### Brief
Produce an exact copy of all the records.

-- BEGIN --

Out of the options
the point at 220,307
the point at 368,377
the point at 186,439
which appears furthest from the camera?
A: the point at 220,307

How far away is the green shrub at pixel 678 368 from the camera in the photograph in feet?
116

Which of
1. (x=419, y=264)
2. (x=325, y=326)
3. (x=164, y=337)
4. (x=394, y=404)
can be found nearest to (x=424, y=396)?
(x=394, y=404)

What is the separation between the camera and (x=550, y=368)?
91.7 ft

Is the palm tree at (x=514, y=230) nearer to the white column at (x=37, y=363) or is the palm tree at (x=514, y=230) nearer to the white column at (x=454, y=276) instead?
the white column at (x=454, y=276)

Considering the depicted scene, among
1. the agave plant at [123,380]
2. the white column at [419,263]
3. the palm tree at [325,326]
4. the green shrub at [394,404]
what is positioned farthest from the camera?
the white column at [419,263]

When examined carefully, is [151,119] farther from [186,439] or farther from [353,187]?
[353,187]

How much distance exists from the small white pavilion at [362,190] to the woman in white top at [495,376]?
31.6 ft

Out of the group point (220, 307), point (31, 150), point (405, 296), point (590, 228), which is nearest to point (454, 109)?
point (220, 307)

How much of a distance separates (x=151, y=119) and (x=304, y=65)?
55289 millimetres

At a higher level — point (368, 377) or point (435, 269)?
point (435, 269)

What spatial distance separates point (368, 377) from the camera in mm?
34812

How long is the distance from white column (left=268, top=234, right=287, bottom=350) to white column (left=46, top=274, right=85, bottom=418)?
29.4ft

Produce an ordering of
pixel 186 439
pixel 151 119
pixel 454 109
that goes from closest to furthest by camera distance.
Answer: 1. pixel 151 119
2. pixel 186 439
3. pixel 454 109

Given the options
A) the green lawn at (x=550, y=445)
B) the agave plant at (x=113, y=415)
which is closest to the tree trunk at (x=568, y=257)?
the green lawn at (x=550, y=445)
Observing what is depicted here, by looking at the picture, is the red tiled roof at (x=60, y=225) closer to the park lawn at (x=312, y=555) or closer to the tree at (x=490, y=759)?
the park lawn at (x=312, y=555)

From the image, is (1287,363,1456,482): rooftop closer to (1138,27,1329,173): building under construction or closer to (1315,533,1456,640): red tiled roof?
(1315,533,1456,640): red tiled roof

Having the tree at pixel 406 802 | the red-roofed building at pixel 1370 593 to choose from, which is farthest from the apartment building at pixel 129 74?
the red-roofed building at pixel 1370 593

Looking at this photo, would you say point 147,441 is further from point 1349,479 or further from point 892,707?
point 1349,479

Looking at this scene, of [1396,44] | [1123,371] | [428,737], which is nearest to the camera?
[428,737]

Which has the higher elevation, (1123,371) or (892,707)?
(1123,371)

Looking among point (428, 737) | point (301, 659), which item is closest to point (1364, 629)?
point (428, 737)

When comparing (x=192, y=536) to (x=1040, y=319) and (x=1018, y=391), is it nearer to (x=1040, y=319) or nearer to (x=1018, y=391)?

-- END --

### Answer to this exercise
Out of the options
the point at 220,307
the point at 368,377
the point at 186,439
which appears furthest from the camera?
A: the point at 220,307

How far away is the green shrub at pixel 678 368 from the camera in the photograph in feet?
116

Which of
1. (x=419, y=264)
2. (x=325, y=326)
3. (x=164, y=337)
4. (x=394, y=404)
can be found nearest to (x=424, y=396)?
(x=394, y=404)

What is the separation between the camera and (x=550, y=368)?
91.7 ft

Is the palm tree at (x=514, y=230) nearer to the white column at (x=37, y=363) or is the palm tree at (x=514, y=230) nearer to the white column at (x=454, y=276) instead?
the white column at (x=454, y=276)

Considering the depicted scene, among
1. the agave plant at [123,380]
2. the white column at [419,263]
3. the palm tree at [325,326]
4. the green shrub at [394,404]
what is positioned farthest from the camera?
the white column at [419,263]

When examined carefully, is [151,119] farther from [186,439] or farther from [353,187]?
[353,187]

How much distance exists from the small white pavilion at [362,190] to the woman in white top at [495,376]?
31.6 ft

Out of the group point (220, 307), point (31, 150), point (405, 296), point (590, 228), which is nearest to point (454, 109)?
point (220, 307)

How much of a distance separates (x=151, y=119) and (x=304, y=65)?
55289 millimetres

At a higher level — point (368, 377) or point (435, 269)?
point (435, 269)

What spatial distance separates point (368, 377) from the camera in mm?
34812

How long is the distance from white column (left=268, top=234, right=287, bottom=350) to white column (left=46, top=274, right=85, bottom=418)?
29.4ft

Produce an ordering of
pixel 186 439
pixel 151 119
pixel 454 109
that goes from closest to furthest by camera distance.
Answer: 1. pixel 151 119
2. pixel 186 439
3. pixel 454 109

Given the options
A) the green lawn at (x=550, y=445)
B) the agave plant at (x=113, y=415)
which is closest to the tree trunk at (x=568, y=257)?
the green lawn at (x=550, y=445)
Observing what is depicted here, by looking at the picture, is the red tiled roof at (x=60, y=225) closer to the park lawn at (x=312, y=555) or closer to the tree at (x=490, y=759)?
the park lawn at (x=312, y=555)

From the image, is (1287,363,1456,482): rooftop closer to (1138,27,1329,173): building under construction or closer to (1315,533,1456,640): red tiled roof?
(1315,533,1456,640): red tiled roof

Having the tree at pixel 406 802 | the red-roofed building at pixel 1370 593 to choose from, which is farthest from the apartment building at pixel 129 74?
the red-roofed building at pixel 1370 593

Looking at this photo, would you say point 147,441 is further from point 1349,479 or further from point 892,707?
point 1349,479

Looking at this scene, of [1396,44] | [1123,371] | [428,737], which is nearest to the camera?
[428,737]

Which has the higher elevation, (1123,371) or (892,707)?
(1123,371)

Looking among point (428, 737) | point (301, 659), which item is closest to point (1364, 629)?
point (428, 737)

When comparing (x=192, y=536) to (x=1040, y=319) and (x=1018, y=391), is it nearer to (x=1040, y=319) or nearer to (x=1018, y=391)?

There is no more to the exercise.